The following story is brought to you courtesy of The Washington Free Beacon. Click the link to visit their page and see more stories.
Iran’s newly elected hardline president, Ebrahim Raisi, said in his first press conference on Monday that he will not allow negotiations to take place on the country’s contested missile program, which includes long-range ballistic missiles capable of carrying a nuclear warhead. He also said that he will not agree to any future meetings with President Joe Biden.
Raisi, a former chief justice who authorized the murder of thousands of dissidents, also said Iran will not agree to any new nuclear agreement without the Biden administration first unilaterally lifting all economic sanctions on the country.
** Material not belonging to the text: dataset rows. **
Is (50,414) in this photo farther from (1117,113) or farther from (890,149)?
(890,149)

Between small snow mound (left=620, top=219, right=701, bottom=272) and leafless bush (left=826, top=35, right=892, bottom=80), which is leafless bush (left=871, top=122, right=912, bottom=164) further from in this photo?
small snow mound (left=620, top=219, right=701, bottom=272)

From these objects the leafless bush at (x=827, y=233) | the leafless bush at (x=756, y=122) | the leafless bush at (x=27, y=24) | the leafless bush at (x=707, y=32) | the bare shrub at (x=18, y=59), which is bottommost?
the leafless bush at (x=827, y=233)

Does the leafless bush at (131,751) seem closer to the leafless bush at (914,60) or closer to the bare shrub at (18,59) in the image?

The country also announced during the weekend that it is likely to abandon negotiations with the United States in the near future.
Raisi’s comments, his first since winning an election Friday that was widely seen as rigged, are a sign the president intends to take a more hardline approach to diplomacy with America. The Biden administration is engaged in talks with the Islamic Republic in Vienna and had hoped a new deal would be finalized before the election. Raisi’s rise to power is likely to complicate these efforts, particularly in light of his decision to take the ballistic missile portfolio off the table.
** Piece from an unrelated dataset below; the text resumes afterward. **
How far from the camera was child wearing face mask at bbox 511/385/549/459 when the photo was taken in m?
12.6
“We urge the U.S. Government to live up to its commitment to this agreement. Regional and missile issues are not negotiable,” he said in comments carried by the country’s state-controlled press. “An issue has been negotiated and agreed upon, and a contract has been concluded, and they have committed to it but have not acted on it. Now, how do they want to negotiate new topics?”
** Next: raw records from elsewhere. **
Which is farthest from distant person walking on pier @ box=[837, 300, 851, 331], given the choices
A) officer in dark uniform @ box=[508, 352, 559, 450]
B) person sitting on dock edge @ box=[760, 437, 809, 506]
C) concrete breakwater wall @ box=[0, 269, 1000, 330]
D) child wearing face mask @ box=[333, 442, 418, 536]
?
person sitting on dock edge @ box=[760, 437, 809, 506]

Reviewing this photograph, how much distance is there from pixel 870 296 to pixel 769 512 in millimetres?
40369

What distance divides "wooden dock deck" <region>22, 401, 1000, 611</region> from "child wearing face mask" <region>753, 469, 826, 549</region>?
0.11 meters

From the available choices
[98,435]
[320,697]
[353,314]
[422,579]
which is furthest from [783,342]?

The Biden administration, like the Trump administration before it, is hoping to impose restrictions on Iran’s construction of missiles that could be used as part of its nuclear weapons program. The 2015 nuclear accord did not address the issue, and Iran has since undertaken efforts to build more sophisticated mid- and long-range missiles.
Raisi said there will be no agreement with the United States until it lifts all of the sanctions imposed by the former administration. While the Biden State Department has already unwound a range of sanctions on Iran, including those on its regional terrorism enterprise, Raisi is demanding much more.
“My strong suggestion to the U.S. government is to act promptly to lift all sanctions and show that they are honest by lifting all sanctions,” he said. Raisi also instructed European powers involved in the negotiations to “not be influenced by American pressure.”
Meanwhile, Iranian deputy foreign minister Abbas Araghchi, who is helming negotiations in Vienna, said on Sunday that no deal will be signed without a firm guarantee from the United States that sanctions are never reimposed. This demand is not likely to be fulfilled, however, as Republican hawks in Congress pursue a range of efforts to maintain sanctions and prevent the Biden administration from lifting any more. Lawmakers in the House and Senate are currently investigating the State Department’s recent decision to lift sanctions, which they say was done without congressional consultation.
“We need to achieve guarantees to make sure that what the former U.S. administration did, in terms of reimposing the sanctions and the [nuclear deal] exit, would not take place again,” Araghchi was quoted as saying. “One of our serious discussions in these negotiations is to make sure that the U.S. action in leaving [the deal] would not be repeated.”
Without these guarantees, he added, “our return to the [accord] would be impossible to us.”